To deal with the fact that telomere shortening in K562-mb15-41BBL-expanded NK cells limited cellular propagation, Singh H et al. transduced mbIL-21 into K562 cells expressing CD64, CD86, 4-1BBL, and truncated CD19 (Clone9.mbIL21). Compared to cells expressing mbIL-15, mbIL-21-expressing aAPCs more potently promoted NK cell expansion in the absence of any sign of cellular demise [74]. NK cells expanded using mbIL-21 were phenotypically similar to those expanded using mbIL-15, but secreted more cytokines. The enhanced killing exhibited by mbIL-21-expanded NK cells was primarily attributable to ADCC [3,69,75].


Chimeric antigen receptor-modified T cells have been successfully used to treat B cell malignancies and a number of solid tumours, highlighting the utility of cellular immunotherapy for cancers. Apart from T cells, NK cells that recognise and kill malignant transformed cells in the absence of prior sensitization are optimal candidates for adoptive cellular immunotherapy. Allogeneic stem cell transplantation after the transfusion of KIR-mismatched NK cells is effective for the treatment of patients with haematological cancers.
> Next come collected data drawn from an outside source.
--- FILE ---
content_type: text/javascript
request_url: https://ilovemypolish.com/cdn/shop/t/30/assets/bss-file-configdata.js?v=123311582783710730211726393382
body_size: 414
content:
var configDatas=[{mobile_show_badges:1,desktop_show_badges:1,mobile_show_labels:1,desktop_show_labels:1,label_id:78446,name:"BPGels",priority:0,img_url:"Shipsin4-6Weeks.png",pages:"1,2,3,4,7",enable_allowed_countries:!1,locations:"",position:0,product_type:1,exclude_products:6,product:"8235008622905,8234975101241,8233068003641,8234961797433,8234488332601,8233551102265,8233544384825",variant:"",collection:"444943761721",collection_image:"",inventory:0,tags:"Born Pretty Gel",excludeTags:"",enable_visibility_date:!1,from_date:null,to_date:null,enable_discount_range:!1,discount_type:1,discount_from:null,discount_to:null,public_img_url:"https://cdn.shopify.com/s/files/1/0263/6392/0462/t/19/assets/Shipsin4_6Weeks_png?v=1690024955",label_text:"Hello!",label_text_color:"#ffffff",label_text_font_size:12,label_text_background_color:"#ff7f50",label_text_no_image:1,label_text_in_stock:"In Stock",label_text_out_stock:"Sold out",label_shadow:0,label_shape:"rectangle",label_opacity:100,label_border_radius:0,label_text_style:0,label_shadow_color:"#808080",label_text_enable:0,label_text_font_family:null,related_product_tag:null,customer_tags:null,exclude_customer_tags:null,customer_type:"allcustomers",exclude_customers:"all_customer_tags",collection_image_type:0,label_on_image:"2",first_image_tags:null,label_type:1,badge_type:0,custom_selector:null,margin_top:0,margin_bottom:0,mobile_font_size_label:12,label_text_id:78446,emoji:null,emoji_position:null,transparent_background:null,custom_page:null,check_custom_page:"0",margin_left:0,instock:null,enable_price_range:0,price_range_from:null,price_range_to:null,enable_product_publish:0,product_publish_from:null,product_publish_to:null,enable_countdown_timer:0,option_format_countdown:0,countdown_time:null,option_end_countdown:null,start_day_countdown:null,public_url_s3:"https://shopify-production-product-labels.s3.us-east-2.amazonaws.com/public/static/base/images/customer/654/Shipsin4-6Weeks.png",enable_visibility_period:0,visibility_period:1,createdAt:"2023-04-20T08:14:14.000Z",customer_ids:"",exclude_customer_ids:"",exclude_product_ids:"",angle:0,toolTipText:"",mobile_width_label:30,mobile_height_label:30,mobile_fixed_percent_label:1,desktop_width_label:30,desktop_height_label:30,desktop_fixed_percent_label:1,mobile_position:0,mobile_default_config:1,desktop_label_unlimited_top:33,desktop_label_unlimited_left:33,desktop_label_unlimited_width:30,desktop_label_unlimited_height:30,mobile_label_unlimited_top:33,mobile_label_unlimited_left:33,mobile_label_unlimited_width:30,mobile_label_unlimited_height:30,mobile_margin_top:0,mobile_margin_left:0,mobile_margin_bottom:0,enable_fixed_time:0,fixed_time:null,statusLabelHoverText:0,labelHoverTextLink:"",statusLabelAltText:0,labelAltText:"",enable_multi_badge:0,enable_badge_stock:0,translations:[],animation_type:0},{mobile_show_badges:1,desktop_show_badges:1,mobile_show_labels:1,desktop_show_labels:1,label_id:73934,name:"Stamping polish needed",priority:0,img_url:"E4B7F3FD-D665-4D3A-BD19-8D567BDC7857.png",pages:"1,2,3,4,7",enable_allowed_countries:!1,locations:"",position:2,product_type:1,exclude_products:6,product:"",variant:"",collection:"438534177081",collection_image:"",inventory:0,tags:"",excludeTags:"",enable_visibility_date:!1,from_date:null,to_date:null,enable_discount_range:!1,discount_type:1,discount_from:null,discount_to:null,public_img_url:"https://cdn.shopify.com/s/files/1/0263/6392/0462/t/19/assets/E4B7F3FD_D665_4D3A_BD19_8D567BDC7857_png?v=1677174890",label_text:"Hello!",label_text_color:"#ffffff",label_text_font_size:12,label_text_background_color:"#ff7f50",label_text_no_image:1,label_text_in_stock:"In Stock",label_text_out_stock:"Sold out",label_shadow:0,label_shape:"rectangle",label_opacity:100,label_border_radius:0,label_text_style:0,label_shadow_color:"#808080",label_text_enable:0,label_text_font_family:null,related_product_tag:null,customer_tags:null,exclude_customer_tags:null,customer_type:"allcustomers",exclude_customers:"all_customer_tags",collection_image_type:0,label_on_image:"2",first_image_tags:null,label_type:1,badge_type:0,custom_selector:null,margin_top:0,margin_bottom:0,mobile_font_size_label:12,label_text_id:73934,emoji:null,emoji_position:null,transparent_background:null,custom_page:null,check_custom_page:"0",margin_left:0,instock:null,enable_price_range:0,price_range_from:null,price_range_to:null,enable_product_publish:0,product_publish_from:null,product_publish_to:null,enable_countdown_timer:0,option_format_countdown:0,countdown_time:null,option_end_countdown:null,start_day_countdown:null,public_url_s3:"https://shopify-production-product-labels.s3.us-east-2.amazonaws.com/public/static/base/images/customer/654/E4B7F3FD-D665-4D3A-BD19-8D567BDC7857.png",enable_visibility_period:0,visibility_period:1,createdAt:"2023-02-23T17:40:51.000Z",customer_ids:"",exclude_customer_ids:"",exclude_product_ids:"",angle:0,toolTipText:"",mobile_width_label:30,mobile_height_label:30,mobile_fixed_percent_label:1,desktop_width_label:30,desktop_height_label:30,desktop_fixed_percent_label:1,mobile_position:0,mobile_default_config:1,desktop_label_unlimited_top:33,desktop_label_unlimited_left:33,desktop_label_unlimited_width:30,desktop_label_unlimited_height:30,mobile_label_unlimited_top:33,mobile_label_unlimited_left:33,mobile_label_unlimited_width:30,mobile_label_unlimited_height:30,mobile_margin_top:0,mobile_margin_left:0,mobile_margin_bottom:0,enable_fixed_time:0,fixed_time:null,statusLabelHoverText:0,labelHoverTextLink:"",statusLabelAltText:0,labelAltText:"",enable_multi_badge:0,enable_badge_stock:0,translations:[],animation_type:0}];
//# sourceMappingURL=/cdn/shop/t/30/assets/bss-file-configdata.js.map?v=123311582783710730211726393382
Studies of the NK cell biology underlying the regulation of phenotype and function have yielded inspiring results; it is now possible to manipulate optimal subsets of NK cells for the purpose of adoptive immunotherapy. It is encouraging that only 5 years have elapsed from the discovery of cytokine induced memory-like NK cells to translational clinical testing of their efficacy and safety in humans.
The in vitro preparation of appropriately activated and expanded NK cell populations is difficult but important (Figure 2). K562-derived aAPCs can be used to generate NK cells in numbers adequate to meet clinical demands. Also, this approach facilitates the ex vivo study of NK cell development. However, caution should be taken when analyzing aAPC-derived data. During NK cell expansion, phenotypic and functional changes may significantly influence the ultimate efficacy of NK cell adoptive immunotherapy, even though the aAPC approach creates high numbers of activated NK cells. For example, NK cells expanded by K562-mb15-41 BBL aAPCs exhibited replicative demise (a sign of senescence); such cells may be compromised in vivo despite the fact that they efficiently lysed tumour targets in vitro. Therefore, younger NK cells may exhibit better anti-tumour potential than cells subjected to long-term culture and expansion.
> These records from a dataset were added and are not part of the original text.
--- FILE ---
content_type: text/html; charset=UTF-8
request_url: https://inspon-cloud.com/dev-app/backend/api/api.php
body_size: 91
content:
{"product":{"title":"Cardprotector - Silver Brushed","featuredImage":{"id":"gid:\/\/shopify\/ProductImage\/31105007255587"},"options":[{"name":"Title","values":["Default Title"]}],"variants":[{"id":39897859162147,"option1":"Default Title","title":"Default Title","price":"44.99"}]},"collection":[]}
Figure 2:Ex vivo production of NK cells for use in adoptive immunotherapy. Peripheral blood is the principal source of NK cells. NK cells may be enriched by apheresis of PBMCs followed by the depletion of CD3+ T cells. Further secondary selection of CD56+ cells ensures a purer NK cell population. After in vitro activation and expansion, NK cells can be infused into patients undergoing adoptive immunotherapy.
In conclusion, as our understanding of human NK cell biology increases, the clinical indications for, and the spectrum of cancers treatable by, NK cells will increase. We expect that advances in our understanding of NK cell biology will create new strategies allowing us to win the battle against cancer.